There was a high level of co-prescription of antibiotics with AL, particularly in children less than five years living around the Ifakara area. A study in Ghana conducted predominantly in government facilities in an urban setting showed that 30.8% of patients were receiving at least one antibiotic in addition to the recommended anti-malarial . Co-prescription with antibiotics is a life saving practice and commonly practiced in health facilities in sub-Saharan Africa since patients can present with multiple illnesses at a single clinic visit. This is why it was promoted under the IMCI strategy. However, this has implications for the patient’s safety as it may increase the risk of drug-drug interactions (D-DI), therapeutic failure, drug resistance and adverse events . If this practice of co-prescription of drugs, which is common in rural health facilities, is not addressed, it may cause a major problem as the risk of adverse drug events (ADE) increases with an increasing number of medicines prescribed [30–33].
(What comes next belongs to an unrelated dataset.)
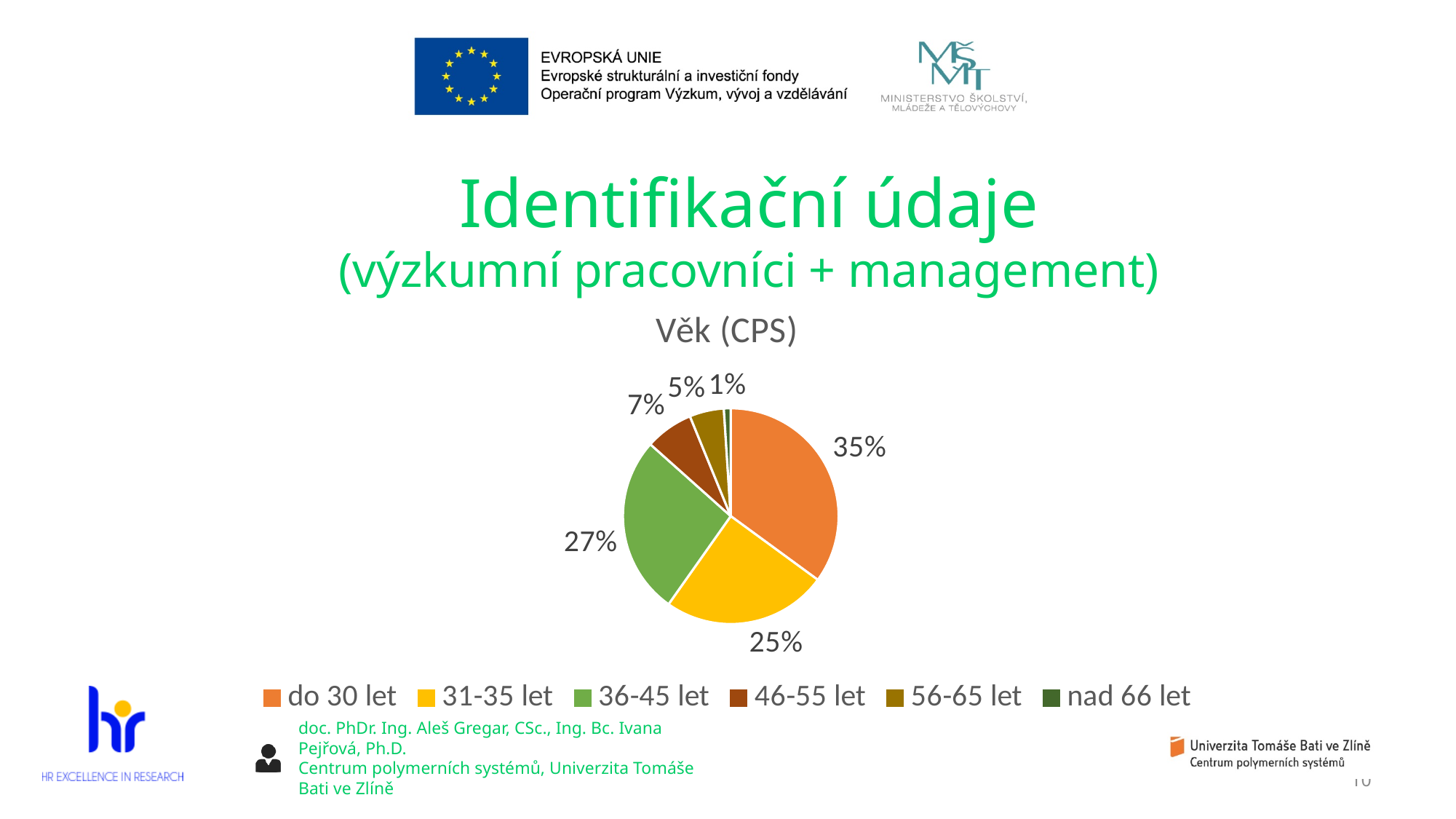
What share of the pie does the '36-45 let' slice represent? 27% What share of the pie does the '31-35 let' slice represent? 25% How many categories does the pie chart have? 6 What share of the pie does the 'nad 66 let' slice represent? 1% What is the difference in percentage points between the '36-45 let' and '31-35 let' slices? 2% Which age category has the largest share of the pie? do 30 let Which is larger, the share for '46-55 let' or the share for '56-65 let'? 46-55 let What type of chart is shown on the slide? pie chart What is the title of the chart? Věk (CPS) Which age category has the smallest share of the pie? nad 66 let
Classification tree analysis models are useful in expressing relationships between variables since they do not need to be linear or additive and the possible interactions do not need to be pre-specified or of a particular multiplicative form. Results are presented in the form of a decision tree, a different approach than the standard statistical analysis. The results highlight areas that merit further attention and can act as a guide for further epidemiological and hypothesis-driven research. The classification trees provide a more flexible relationship between variables; missing values of the covariates, multi-colinearity and outliers are taken care of in an intuitively and correct manner . This methodology has proven its usefulness and adequacy in other areas and contexts, for example the bee colony collapse disorder, bovine spongiform encephalopathy and analysis of urban farming systems in central Africa [17, 19, 20]. In malaria, this method has been used for ranking highland malaria risk factors in Burundi and in Vietnam [21, 23]. However, it has a limitation of not providing p-values and standard deviations as in familiar parametric methods. Another limitation is that confounding values make classification tasks more difficult. Although this decreases true positive rates and accuracies, the constructed classification trees are valuable. The benefit of the trees is that they simulate more the real life situation with patients who have confounding attributes. Future work should be aimed at finding different ways to handle confounding values in the reasoning process. Another advantage is that the importance of the variable can still be seen in the variable relative importance.
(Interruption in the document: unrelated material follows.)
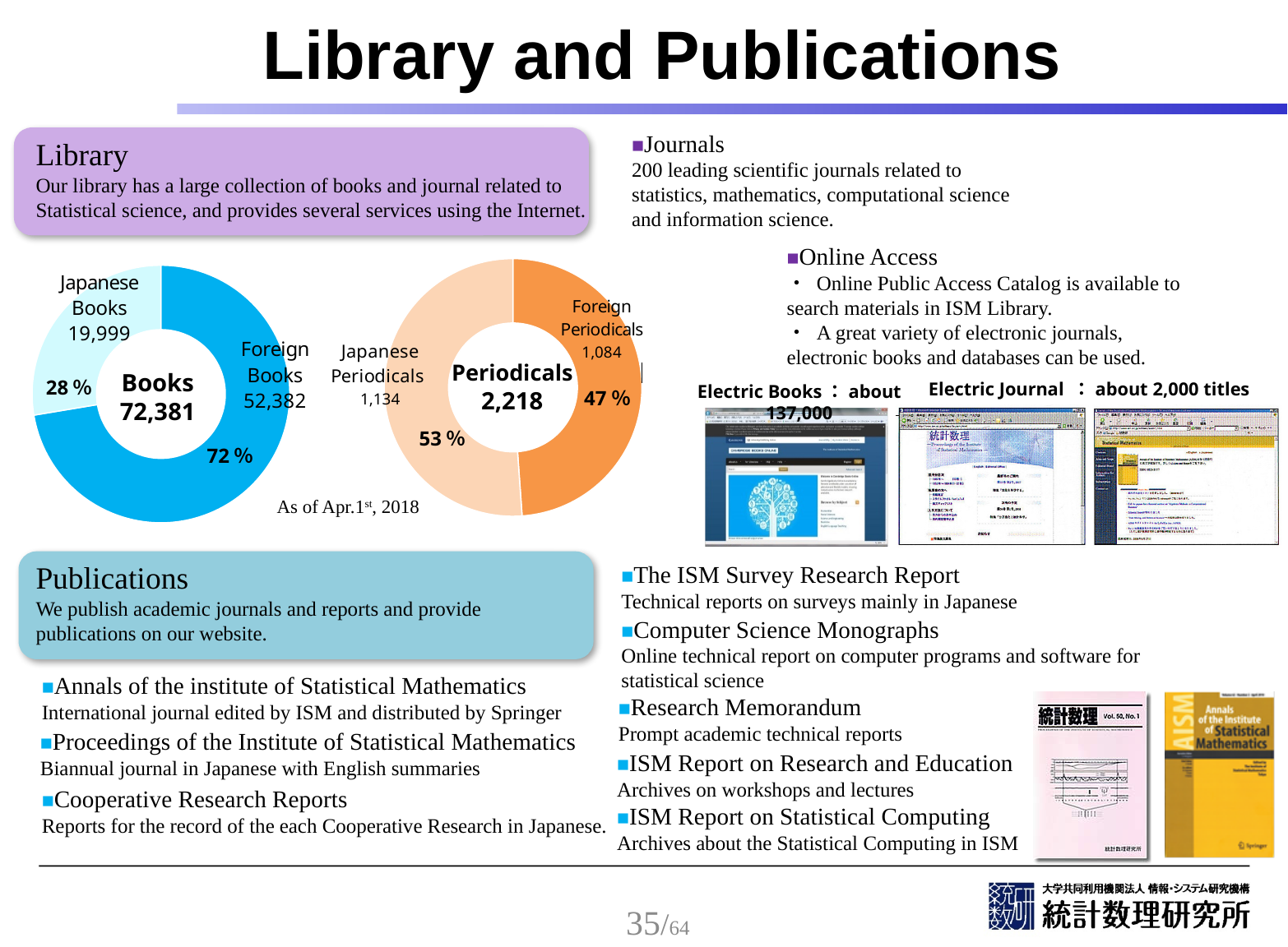
On the Periodicals chart, what is the value for Japanese Periodicals? 1,134 On the Books chart, what percentage share do Foreign Books have? 72 % What kind of chart is the Books chart? Donut (pie) chart On the Books chart, what is the value for Foreign Books? 52,382 On the Periodicals chart, what percentage share do Japanese Periodicals have? 53 % On the Books chart, what is the difference between Foreign Books and Japanese Books? 32,383 On the Periodicals chart, what is the value for Foreign Periodicals? 1,084 On the Periodicals chart, what total is shown in the centre? 2,218 On the Books chart, what total is shown in the centre? 72,381 On the Books chart, which category is the largest? Foreign Books On the Books chart, what is the value for Japanese Books? 19,999 On the Periodicals chart, what is the difference between Japanese Periodicals and Foreign Periodicals? 50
A variable may be ranked among the top ones for the discriminatory power but may not appear as an important splitter in the classification tree, e g, training in IMCI with anti-malarial component. This happens because it is an important surrogate but not a major splitter. The ranking by overall discriminatory power is determined by the sum across all nodes in the tree of the improvement score that the predictor has when it acts as a primary or a surrogate splitter. Consequently, a health worker having IMCI training with anti-malarial component enters the tree as the top surrogate splitter in many nodes but never as primary splitter.
Initiatives like the INESS Phase IV platform, working within communities through the HDSS system should continue to evaluate the effect of provider practice on new and old products and may be extended to other therapeutic areas such as ARVs, anti-TBs, antibiotics and vaccines. Inclusion of the private sector, e g, private pharmacies, retail shops, mobile drug sellers and even traditional herbalists will provide public health managers with more evidence on which to base their decisions.